* START Entries *
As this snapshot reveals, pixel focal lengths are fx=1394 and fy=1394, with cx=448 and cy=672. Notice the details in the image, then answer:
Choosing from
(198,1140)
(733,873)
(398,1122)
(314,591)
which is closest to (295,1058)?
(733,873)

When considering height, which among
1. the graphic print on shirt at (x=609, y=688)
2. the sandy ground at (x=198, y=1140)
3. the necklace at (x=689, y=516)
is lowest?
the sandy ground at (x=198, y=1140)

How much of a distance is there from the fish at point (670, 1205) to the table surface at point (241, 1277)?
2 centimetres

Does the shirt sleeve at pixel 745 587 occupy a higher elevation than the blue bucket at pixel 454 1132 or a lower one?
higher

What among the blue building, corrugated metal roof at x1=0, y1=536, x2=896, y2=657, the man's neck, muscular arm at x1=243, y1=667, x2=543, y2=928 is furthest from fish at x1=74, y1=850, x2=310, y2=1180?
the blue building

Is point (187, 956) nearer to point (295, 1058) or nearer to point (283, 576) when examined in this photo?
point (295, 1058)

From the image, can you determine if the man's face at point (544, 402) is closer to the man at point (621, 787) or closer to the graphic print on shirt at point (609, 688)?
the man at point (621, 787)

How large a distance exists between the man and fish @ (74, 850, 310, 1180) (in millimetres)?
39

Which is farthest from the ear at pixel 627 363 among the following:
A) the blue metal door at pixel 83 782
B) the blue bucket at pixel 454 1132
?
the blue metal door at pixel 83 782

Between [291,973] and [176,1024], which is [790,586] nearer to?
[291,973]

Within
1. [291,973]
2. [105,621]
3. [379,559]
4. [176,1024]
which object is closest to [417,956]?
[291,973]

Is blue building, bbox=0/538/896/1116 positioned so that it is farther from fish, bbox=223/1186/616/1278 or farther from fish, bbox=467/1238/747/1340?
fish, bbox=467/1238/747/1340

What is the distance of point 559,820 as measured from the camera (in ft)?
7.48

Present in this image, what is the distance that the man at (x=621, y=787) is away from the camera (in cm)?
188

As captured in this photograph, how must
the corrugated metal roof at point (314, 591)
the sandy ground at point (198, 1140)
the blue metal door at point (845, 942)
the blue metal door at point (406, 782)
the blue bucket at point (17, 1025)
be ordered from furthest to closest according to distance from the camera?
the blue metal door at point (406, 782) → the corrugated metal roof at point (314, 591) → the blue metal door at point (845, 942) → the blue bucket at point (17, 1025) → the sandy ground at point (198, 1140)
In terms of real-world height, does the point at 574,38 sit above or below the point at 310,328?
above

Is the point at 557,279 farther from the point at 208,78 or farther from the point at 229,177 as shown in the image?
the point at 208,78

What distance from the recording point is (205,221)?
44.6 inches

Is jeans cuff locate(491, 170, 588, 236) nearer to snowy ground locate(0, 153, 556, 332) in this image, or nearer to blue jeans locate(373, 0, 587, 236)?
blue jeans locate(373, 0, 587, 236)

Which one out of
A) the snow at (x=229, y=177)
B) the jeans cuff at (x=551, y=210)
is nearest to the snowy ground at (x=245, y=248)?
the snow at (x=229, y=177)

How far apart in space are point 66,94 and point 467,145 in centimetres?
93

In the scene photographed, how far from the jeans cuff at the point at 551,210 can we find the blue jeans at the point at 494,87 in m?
* END Entries *
Set problem:
Copy every one of the source records above, reproducing each line verbatim.

Expected output:
As this snapshot reveals, pixel focal lengths are fx=1394 and fy=1394, with cx=448 and cy=672. Notice the details in the image, then answer:
Choosing from
(198,1140)
(733,873)
(398,1122)
(314,591)
which is closest to (295,1058)?
(733,873)

When considering height, which among
1. the graphic print on shirt at (x=609, y=688)
2. the sandy ground at (x=198, y=1140)
3. the necklace at (x=689, y=516)
is lowest?
the sandy ground at (x=198, y=1140)

How much of a distance is there from the fish at point (670, 1205) to the table surface at point (241, 1277)?
2 centimetres

Does the shirt sleeve at pixel 745 587 occupy a higher elevation than the blue bucket at pixel 454 1132 or a lower one?
higher

What among the blue building, corrugated metal roof at x1=0, y1=536, x2=896, y2=657, the man's neck, muscular arm at x1=243, y1=667, x2=543, y2=928 is furthest from fish at x1=74, y1=850, x2=310, y2=1180?
the blue building

Is point (187, 956) nearer to point (295, 1058) or nearer to point (283, 576) when examined in this photo?
point (295, 1058)

From the image, can you determine if the man's face at point (544, 402) is closer to the man at point (621, 787) or closer to the graphic print on shirt at point (609, 688)?
the man at point (621, 787)

How large a distance exists between the man and fish @ (74, 850, 310, 1180) (in millimetres)?
39

Which is farthest from the ear at pixel 627 363 among the following:
A) the blue metal door at pixel 83 782
B) the blue bucket at pixel 454 1132
?
the blue metal door at pixel 83 782

Between [291,973] and [176,1024], which is [790,586] nearer to?
[291,973]

Within
1. [291,973]
2. [105,621]
3. [379,559]
4. [176,1024]
which object is closest to [417,956]?
[291,973]

Is blue building, bbox=0/538/896/1116 positioned so that it is farther from fish, bbox=223/1186/616/1278 or farther from fish, bbox=467/1238/747/1340?
fish, bbox=467/1238/747/1340

What is the distance of point 559,820 as measured from the camera (in ft)?
7.48

Present in this image, what is the distance that the man at (x=621, y=787) is away from the camera (in cm)?
188

As captured in this photograph, how must
the corrugated metal roof at point (314, 591)
the sandy ground at point (198, 1140)
the blue metal door at point (845, 942)
the blue metal door at point (406, 782)
the blue bucket at point (17, 1025)
be ordered from furthest to closest according to distance from the camera?
the blue metal door at point (406, 782) → the corrugated metal roof at point (314, 591) → the blue metal door at point (845, 942) → the blue bucket at point (17, 1025) → the sandy ground at point (198, 1140)
In terms of real-world height, does the point at 574,38 sit above or below the point at 310,328?
above

Is the point at 557,279 farther from the point at 208,78 or farther from the point at 229,177 as shown in the image?
the point at 208,78

What distance from the recording point is (205,221)?
44.6 inches

Is jeans cuff locate(491, 170, 588, 236) nearer to snowy ground locate(0, 153, 556, 332) in this image, or nearer to blue jeans locate(373, 0, 587, 236)?
blue jeans locate(373, 0, 587, 236)

Which one out of
A) the snow at (x=229, y=177)
B) the jeans cuff at (x=551, y=210)
is nearest to the snowy ground at (x=245, y=248)?
the snow at (x=229, y=177)

How far apart in space are point 66,94 and point 467,145 in centimetres?
93

In the scene photographed, how far from the jeans cuff at the point at 551,210 can we find the blue jeans at the point at 494,87 in m?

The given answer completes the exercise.